Abubakr al-Qirbi told the United Nations that protests against Saleh since January had cost the country ê2 billion in damage to roads, oil pipelines, power lines and other infrastructure.
Saleh, who is under international pressure to relinquish power and allow new elections, returned to the country last week, sparking violence in which scores more have died.
Qirbi told the UN General Assembly the anti-Saleh protests threatened to unleash "civil war and devastating conflict."
The minister insisted that the Saleh government had defended democracy and was "protecting human rights".
He said opposition groups had been unable to accept Saleh's 2006 election and had carried out "subversive actions to seize power." The groups had "manipulated" youth protests about the lack of jobs.
Saleh is under increasing pressure to relinquish power from the Gulf Cooperation Council, which has sought to broker a peace deal, as well as the United Nations and the United States.
Qirbi said Saleh was committed to a GCC initiative under which he should hand over power to a transitional government.
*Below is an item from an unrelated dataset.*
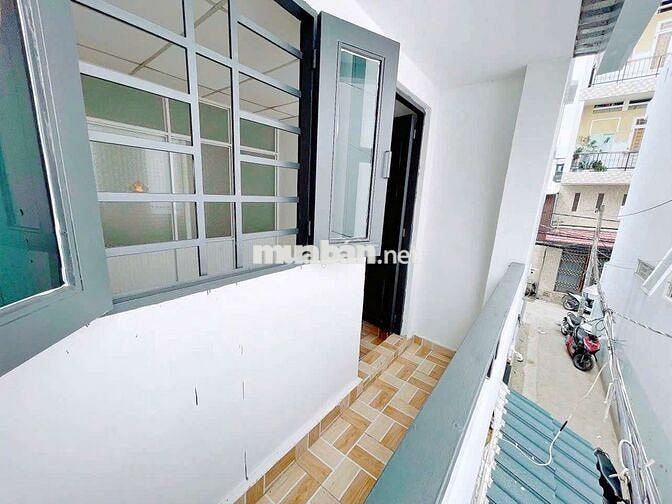 Cho thuê nhà nguyên căn hẻm 308 Huỳnh Tấn Phát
The minister said Yemen would be a "model for change."
His comments were dismissed by rights groups.
"If they are serious about upholding human rights, the Yemeni authorities should stop security forces from shooting peaceful protesters, allow an international inquiry into the bloodshed, and let the United Nations establish a human rights monitoring office," said Joe Stork, deputy Middle East director for Human Rights Watch.